Non arriverà mai sui nostri schermi, questo bruciante lamento post-adolescenziale. Non arriverà perché sfugge alle categorizzazioni e gli esercenti non sarebbero in grado di indirizzarlo verso il suo pubblico. Un pubblico che ci sarebbe, e pure folto, non fosse altro che il mercato tricolore non si sente di azzardare mosse e continua a pescare dagli stessi acquari, incurante di ciò che scorre in libertà.

Ce n’è tanta, di libertà, in Bellflower, diretto, scritto, montato, fotografato, prodotto, e recitato in prima persona da Evan Glodell. Chi è? Non lo sappiamo e non vogliamo saperlo: biondo, corpulento, forse ha studiato cinema a Los Angeles e forse è un fan di Tarantino. Basterebbe contattarlo su Facebook e chiederglielo, sta lì. Poco importa.
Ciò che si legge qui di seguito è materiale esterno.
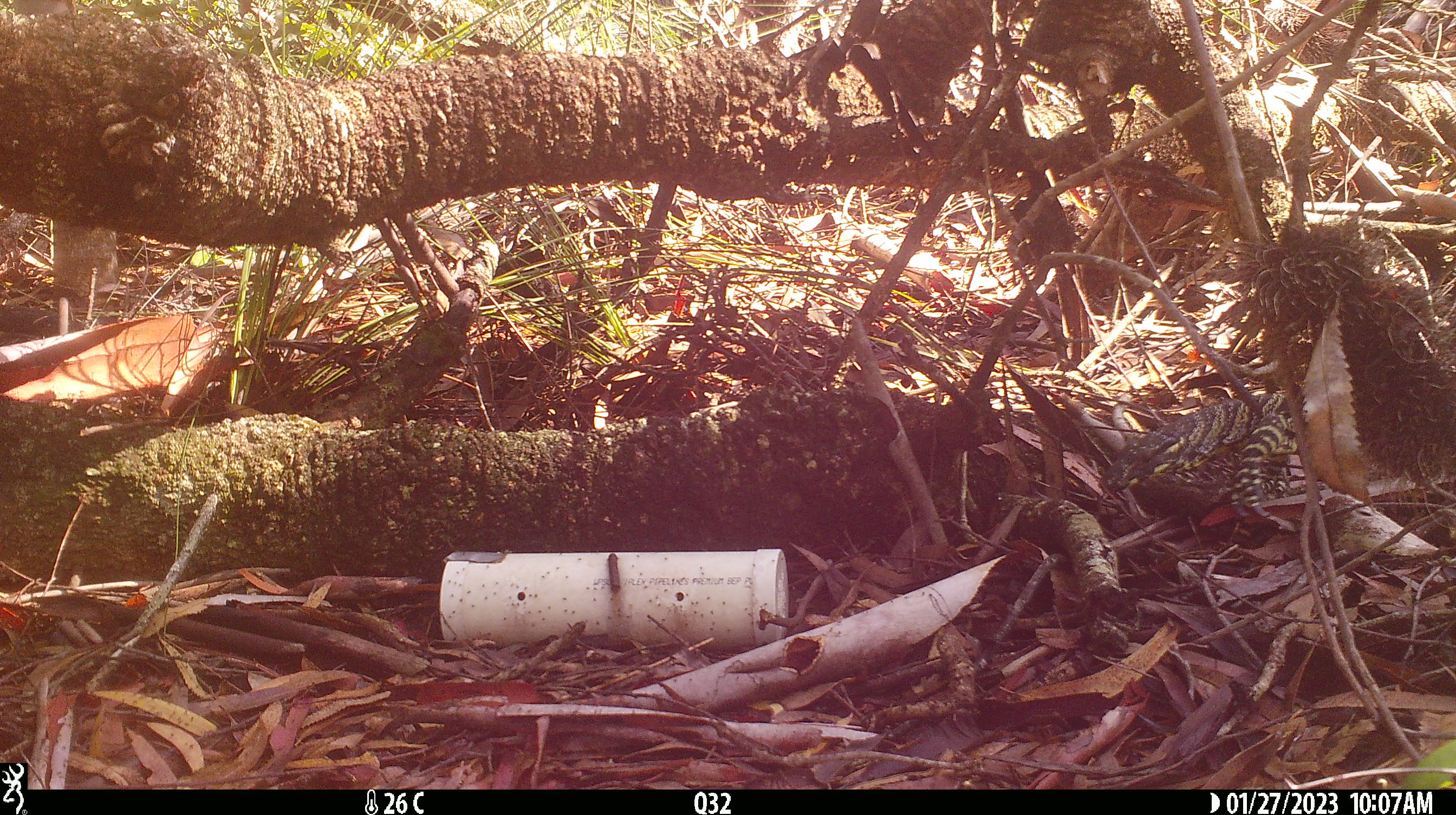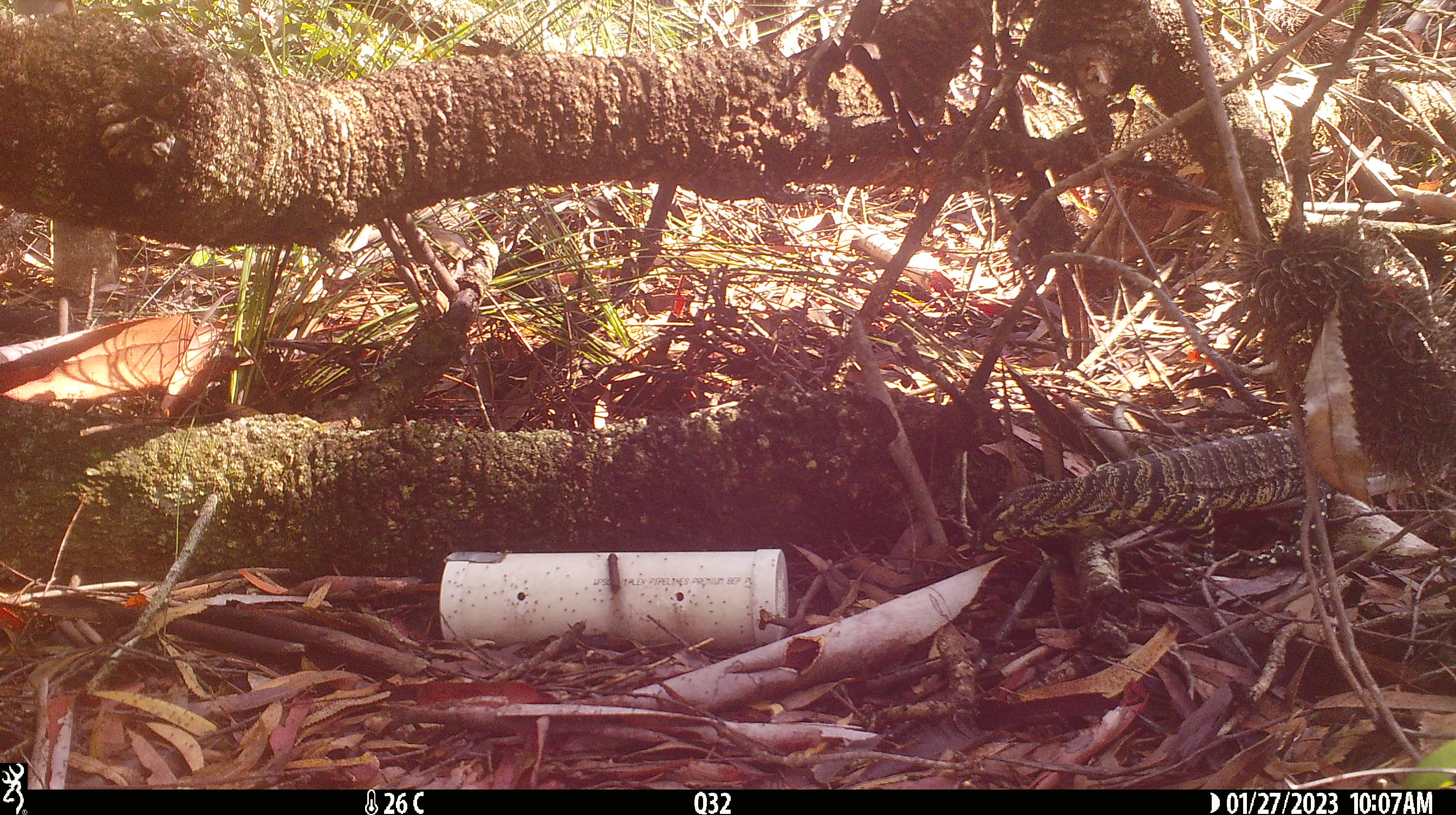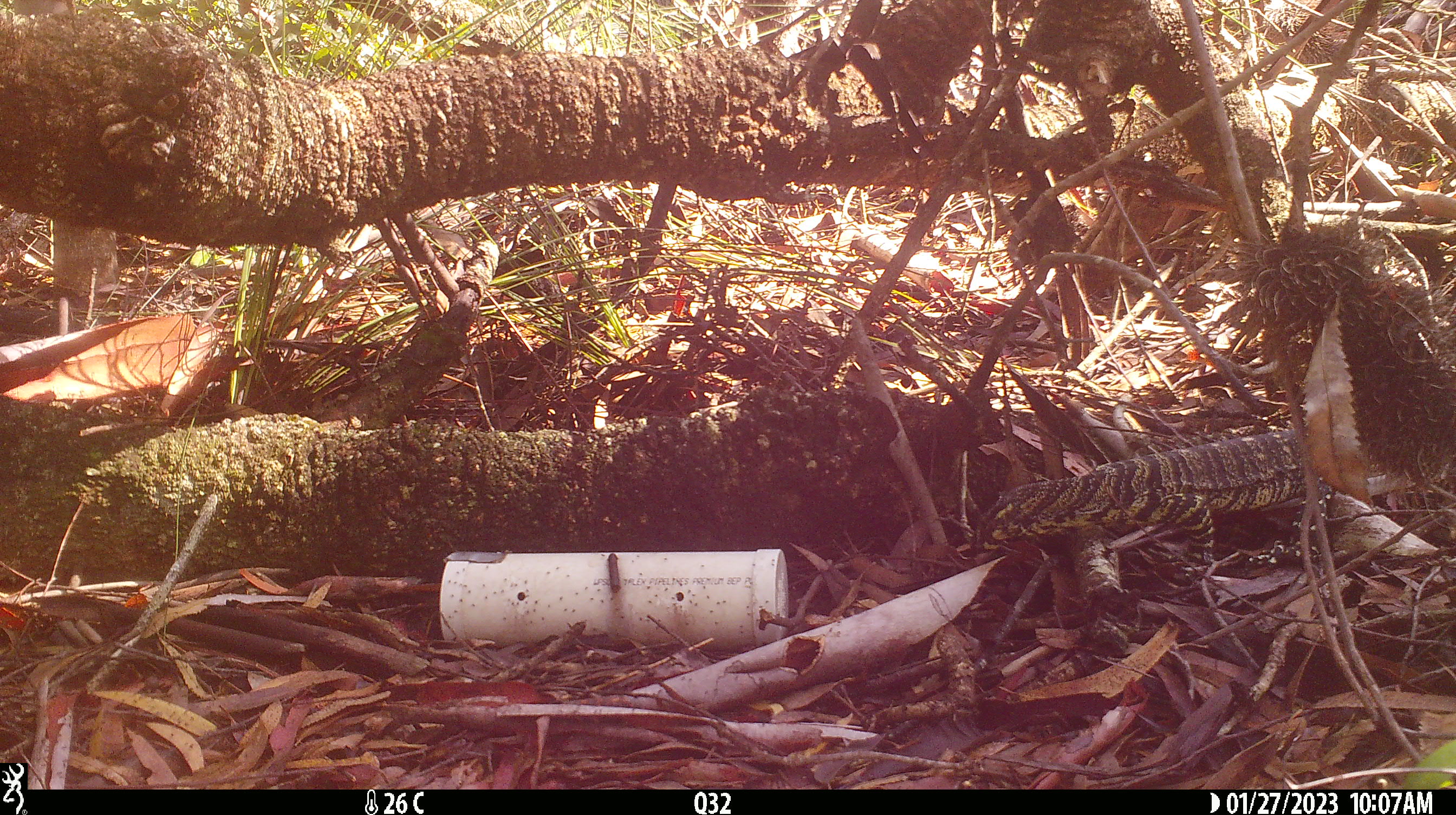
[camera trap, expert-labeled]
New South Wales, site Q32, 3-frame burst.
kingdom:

Dopo i movie brats che hanno imparato il mestiere nelle università e nei cineclub, e dopo i commessi di videoteche ingozzatisi di cinema di genere italiano in vhs, sarà arrivato il momento dei registi cresciuti su Youtube? Oggi, per innamorarsi del cinema, può essere sufficiente condividere un link con gli ultimi minuti di Strada a doppia corsia di Monte Hellman: l’asfalto risucchiato dal parabrezza, le immagini che procedono a scatti, si inceppano, risucchiate a loro volta dalla pellicola che si accartoccia e brucia. Non importa quello che c’è prima, chi guida, la storia sua e di chi gli sta accanto, non importa sapere quando è stato fatto il film, da chi e perché. Importa solo l’impatto emotivo, la sua contagiosa riproducibilità.
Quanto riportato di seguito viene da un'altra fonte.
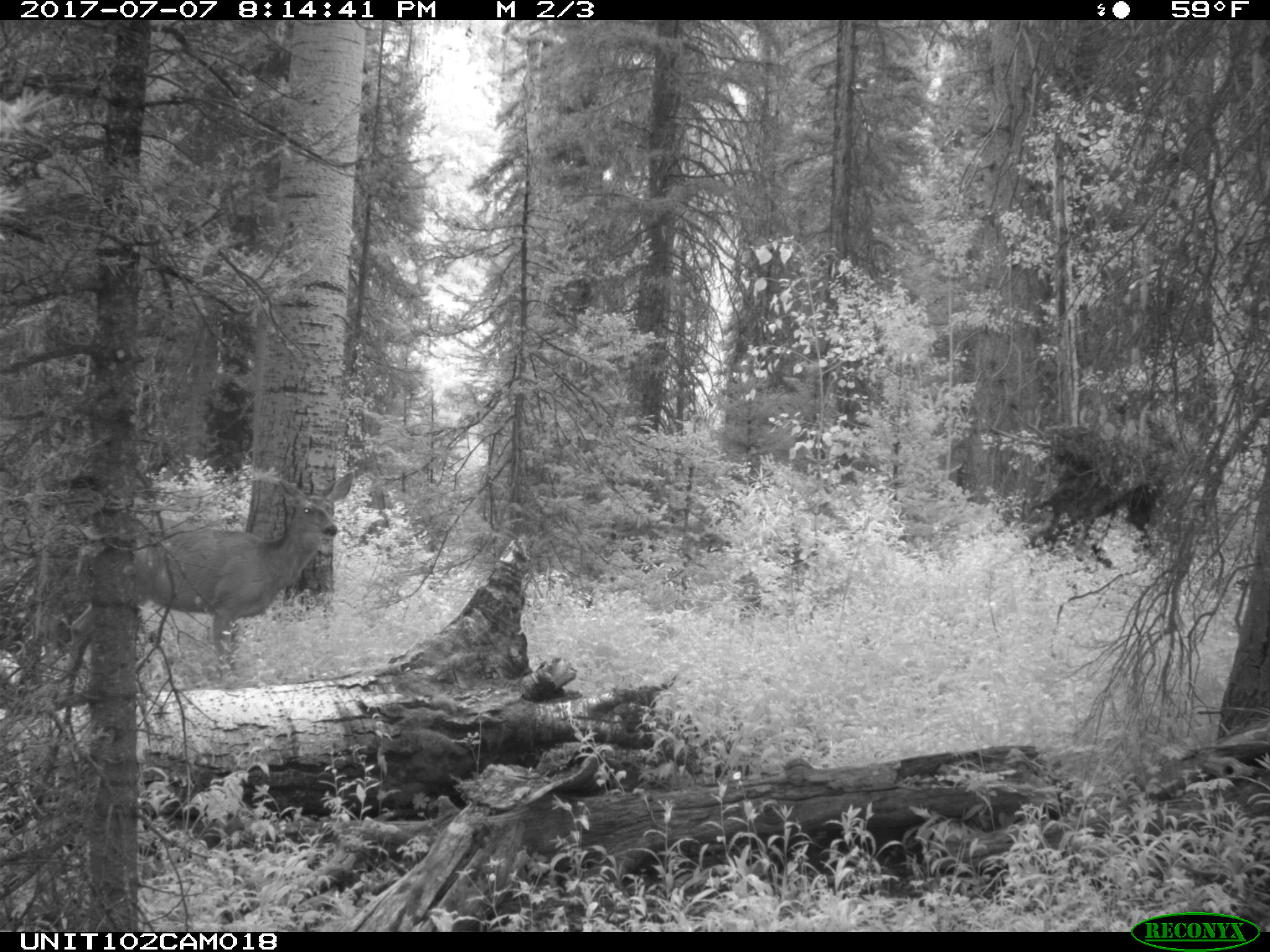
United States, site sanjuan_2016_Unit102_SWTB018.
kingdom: Animalia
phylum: Chordata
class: Mammalia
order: Artiodactyla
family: Cervidae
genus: Odocoileus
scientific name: Odocoileus hemionus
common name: mule deer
Odocoileus hemionus (mule deer).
Forse oggi basta una scena come questa a far innamorare del cinema un giovane, a fargli venire voglia di dedicare due anni e mezzo della propria esistenza a mettere in piedi e portare sulle proprie spalle un film sullo spaesamento generazionale, sull’incapacità di trovare la propria strada e intravedere un futuro, di riconoscere l’amore quando ci si para davanti.
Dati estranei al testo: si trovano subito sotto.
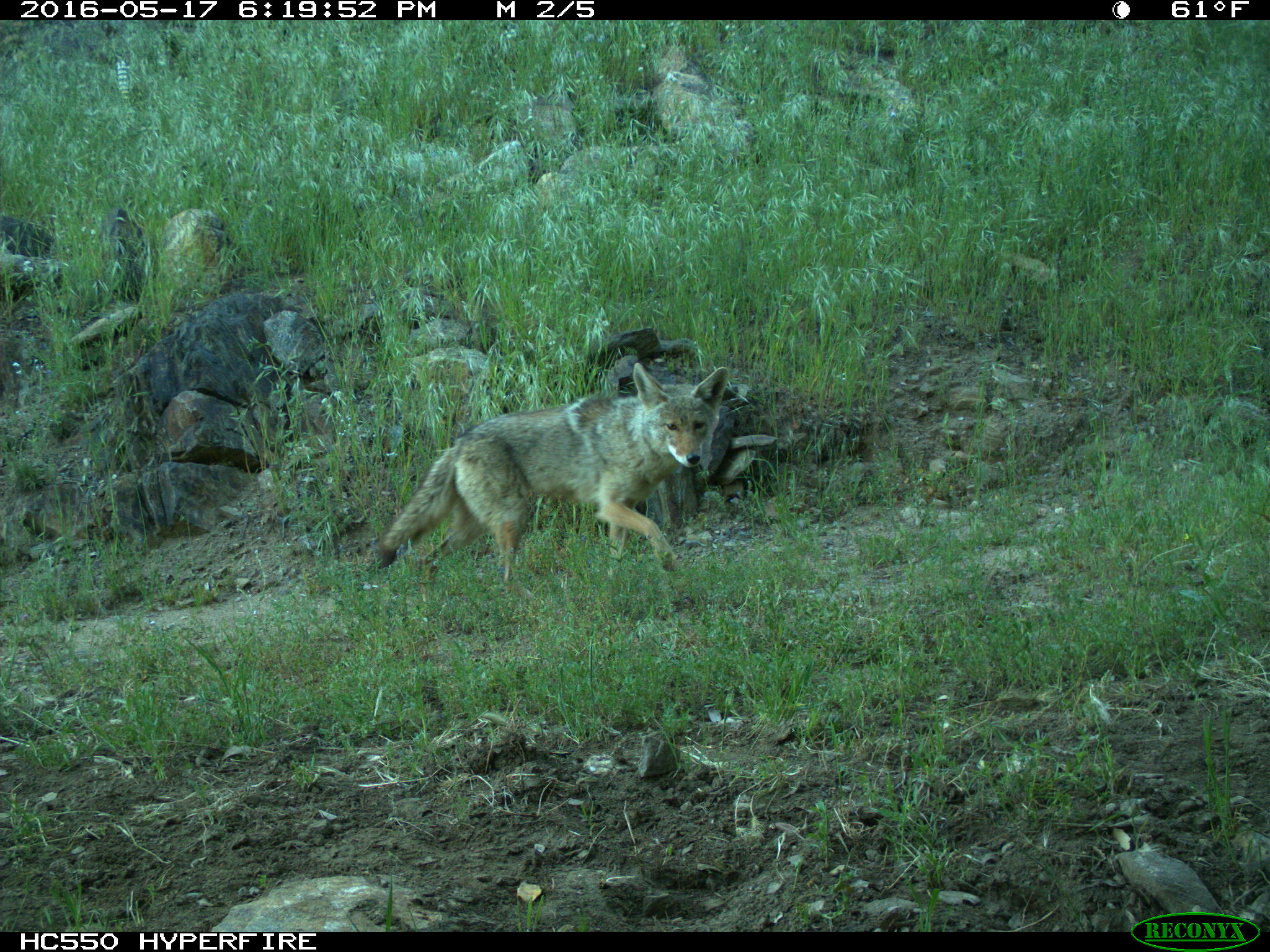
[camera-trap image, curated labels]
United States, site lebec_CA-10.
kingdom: Animalia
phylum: Chordata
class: Mammalia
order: Carnivora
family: Canidae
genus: Canis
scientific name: Canis latrans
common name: coyote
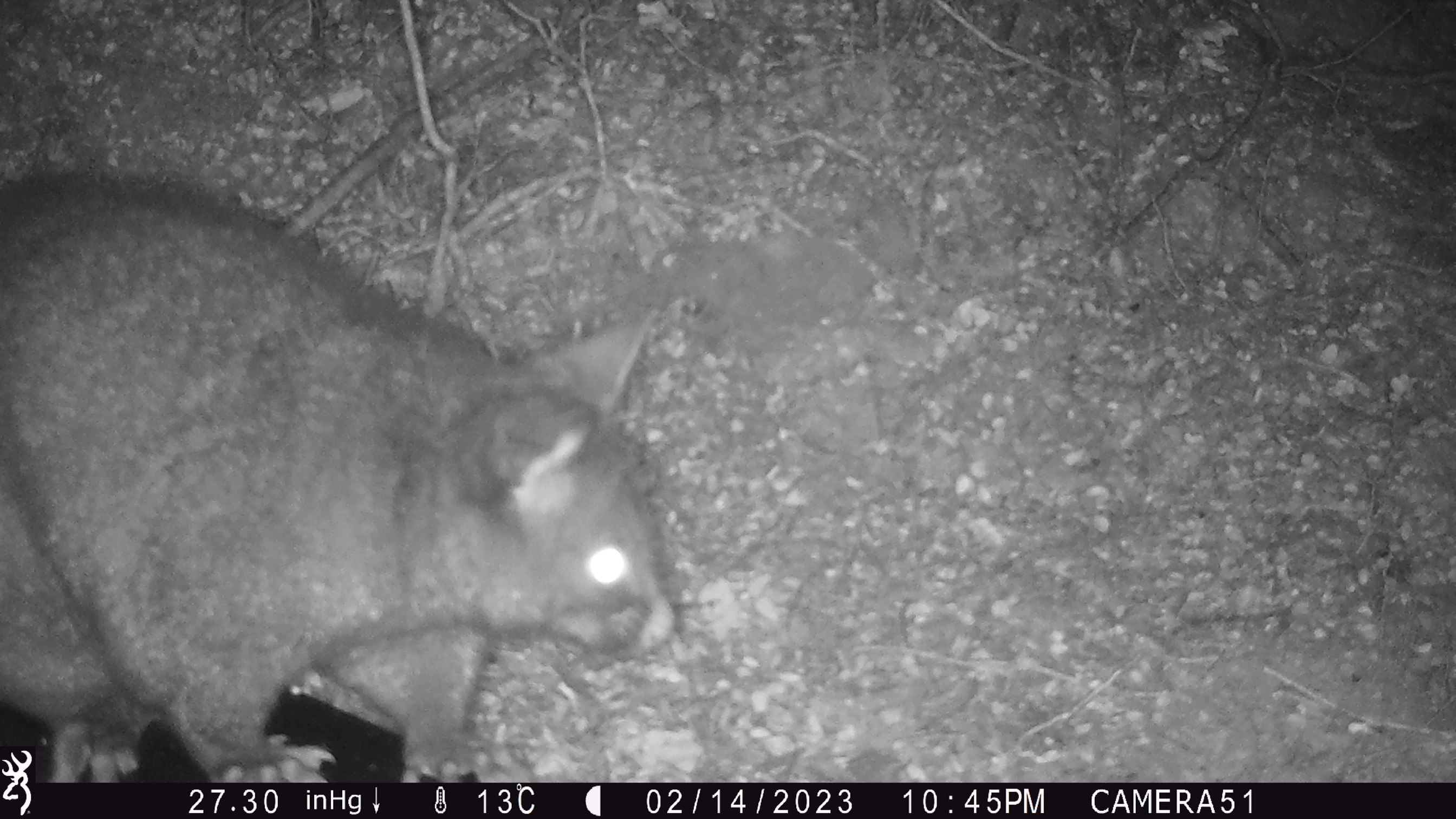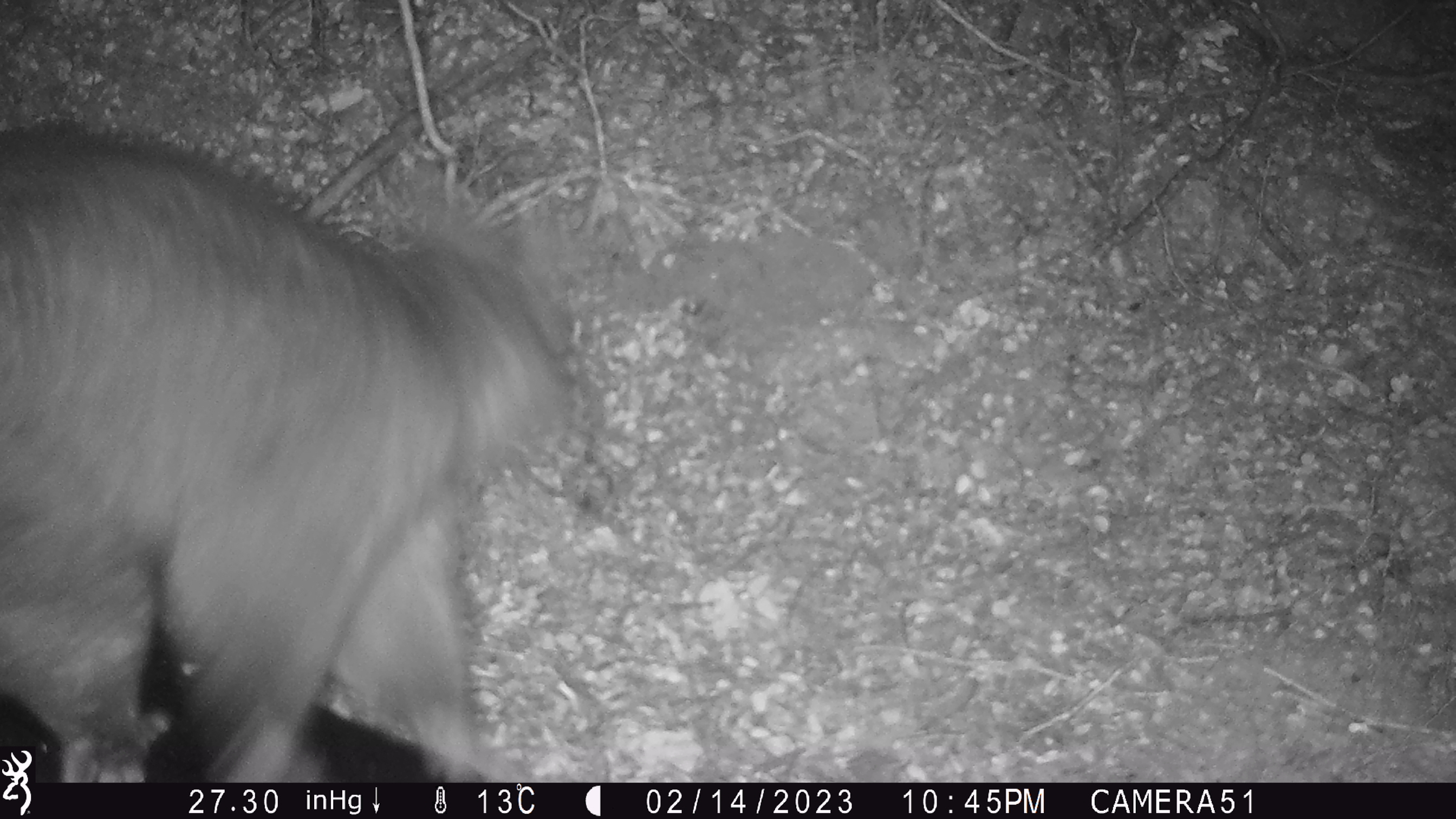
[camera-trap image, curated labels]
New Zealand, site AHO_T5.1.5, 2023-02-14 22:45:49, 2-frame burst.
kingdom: Animalia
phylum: Chordata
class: Mammalia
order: Carnivora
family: Mustelidae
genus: Mustela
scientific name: Mustela erminea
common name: stoat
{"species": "stoat (Mustela erminea)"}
C’è un momento, in Bellflower, in cui tutto sembra filare liscio, in un miracoloso equilibrio: Woodrow e Milly, attraversano le lande desolate del southwest, la brezza che riempie l’abitacolo dai finestrini aperti, insieme alla musica che proviene dall’autoradio. In silenzio, si scambiano sguardi incerti e, lentamente, i sorrisi lasciano il posto al timore: di non sapere che fare, di non avere dove andare e niente più da dirsi. L’equilibrio si rompe: Milly va a letto con il miglior amico di Woodrow. Woodrow perde la testa: vuole ammazzare tutti, e lo fa. Una strage. La fotografia si stinge in colori abrasi, il montaggio si sfalda, accelera d’improvviso e corre impazzito come la macchina che sputa vampate di fuoco dai bocchettoni posteriori. Sul mondo scende l’apocalisse, un apocalisse forse solo immaginata, perché non c’è stata nessuna esplosione nucleare, nessuna devastazione geologica o atmosferica, solo il drammatico strappo del passaggio da un’età all’altra: quella in cui le illusioni dell’adolescenza lasciano il posto agli obblighi dell’età adulta. L’apocalisse è interiore, esistenziale, sentimentale, e il viaggio a bordo di un auto, che Woodrow vorrebbe sopravvissuta alla saga di Mad Max, è l’ultimo che può compiere in totale spensieratezza, in compagnia dei propri sogni e di una vita solo vagheggiata. Poi sarà la fine: le ruote stridono sull’asfalto, l’immagine si sfoca, forse per il calore che sale dalla strada. Pare di sentirlo, il calore, di vedere l’inquadratura sciogliersi, fondere per l’eccessiva temperatura.

Non c’è cinismo, né nichilismo in Bellflower, solo malinconia: la malinconia di chi è convinto che il futuro non sarà mai bello come il passato e sa che non vale la pena voltarsi indietro, perché il passato si accartoccia alle nostre spalle, come pellicola.

Bellflower, regia di Evan Glodell, USA, 2011, 103′.